Looking for an introduction to C#, I read the reviews here and decided to purchase this book. Unlike a couple of other reviewers here, I already own a DICTIONARY, and so I am aware of what the words PRIMER and ASPIRING mean. Those looking for a book about programming .NET should buy a book titled something like, "Programming .NET." Those looking for a book about using Visual Studio.NET should buy a book titled something like, "Using Visual Studio.NET." A book titled, "Programming In The Key Of C# - A Primer For Aspiring Programmers" should present a primer for aspiring programmers. Gee, go figure.
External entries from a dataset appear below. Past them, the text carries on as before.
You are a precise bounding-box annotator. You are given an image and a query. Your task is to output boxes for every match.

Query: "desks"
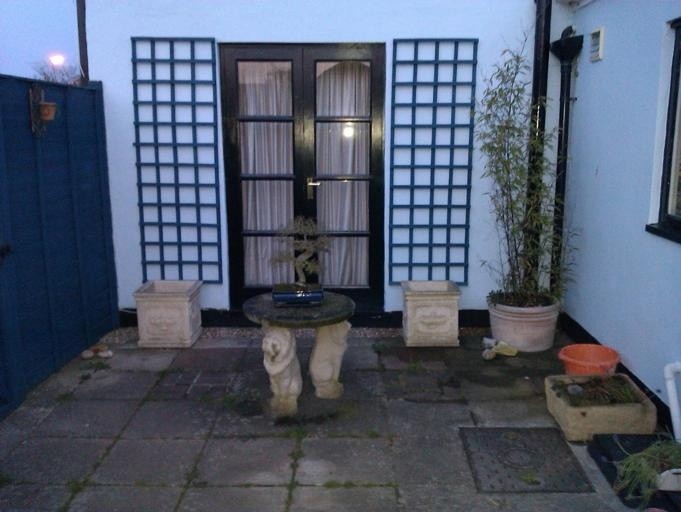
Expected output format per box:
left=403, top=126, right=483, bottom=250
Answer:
left=243, top=292, right=358, bottom=416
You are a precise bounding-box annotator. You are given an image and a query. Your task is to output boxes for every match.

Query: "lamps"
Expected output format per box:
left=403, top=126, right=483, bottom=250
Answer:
left=29, top=88, right=58, bottom=138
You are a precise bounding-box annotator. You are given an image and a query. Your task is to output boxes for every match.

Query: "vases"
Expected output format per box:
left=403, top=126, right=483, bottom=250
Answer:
left=559, top=343, right=622, bottom=377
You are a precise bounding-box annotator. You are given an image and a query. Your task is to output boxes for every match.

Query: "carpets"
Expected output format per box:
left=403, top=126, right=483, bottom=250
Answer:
left=459, top=427, right=597, bottom=494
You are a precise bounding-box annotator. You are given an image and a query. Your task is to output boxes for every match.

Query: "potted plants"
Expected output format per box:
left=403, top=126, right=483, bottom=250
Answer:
left=268, top=216, right=333, bottom=308
left=471, top=25, right=584, bottom=352
left=544, top=372, right=681, bottom=511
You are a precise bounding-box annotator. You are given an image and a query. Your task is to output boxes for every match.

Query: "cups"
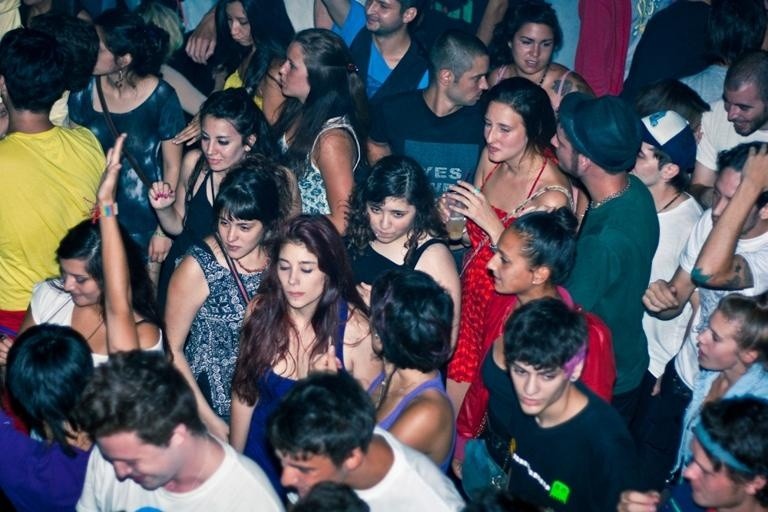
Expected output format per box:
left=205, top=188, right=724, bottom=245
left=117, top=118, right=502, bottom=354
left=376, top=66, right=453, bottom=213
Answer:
left=447, top=193, right=467, bottom=234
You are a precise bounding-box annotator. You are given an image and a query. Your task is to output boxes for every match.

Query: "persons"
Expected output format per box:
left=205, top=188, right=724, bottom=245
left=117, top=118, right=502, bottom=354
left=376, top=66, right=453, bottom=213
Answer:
left=4, top=1, right=768, bottom=510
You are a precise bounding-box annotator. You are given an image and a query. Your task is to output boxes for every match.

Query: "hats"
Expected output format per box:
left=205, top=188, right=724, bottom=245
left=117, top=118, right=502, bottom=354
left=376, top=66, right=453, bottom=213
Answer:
left=557, top=91, right=644, bottom=174
left=641, top=109, right=697, bottom=174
Through the years, I have programmed in C, Pascal, Fortran, Cobol, Visual Basic, Delphi, various scripting languages in both the Unix and Windows worlds, Cold Fusion, PHP, and Active Server Pages. I wanted to learn C# from the lowest level and move upward from there so I would have a complete understanding of the language as I move towards my final goal of programming Windows and ASP.NET using C#. Having reviewed the TABLE OF CONTENTS made available here, it was easy to tell that this book would be the primer I was looking for. A previous reviewer claims that this book didn't teach him enough about C# syntax. The syntax in C#, although similar to most other object-oriented languages, is unique to C#. This whole book teaches C# syntax, and also goes into a fair amount of detail of how structures, objects, classes, etc. are handled internally in the computer, and by the C# compiler. I know there is another book written by Anders Hejlsberg which is a most complete coverage of the C# syntax, and I will probably end up buying that book as well to use as a reference. To begin learning C#, however, I wanted to begin in a very comfortable and basic place. I have finished this book, I have purchased and am reading a book on programming Windows with C#, and when I am finished with that book, I will buy a new book that is more specific to programming ASP.NET. I will probably buy books specific to ADO.NET, and who knows what else as I become aware of new complexities that I would like to understand.
As a book about learning the basics of programming in C#, Mr. Petzold's book delivers on just what the title implies.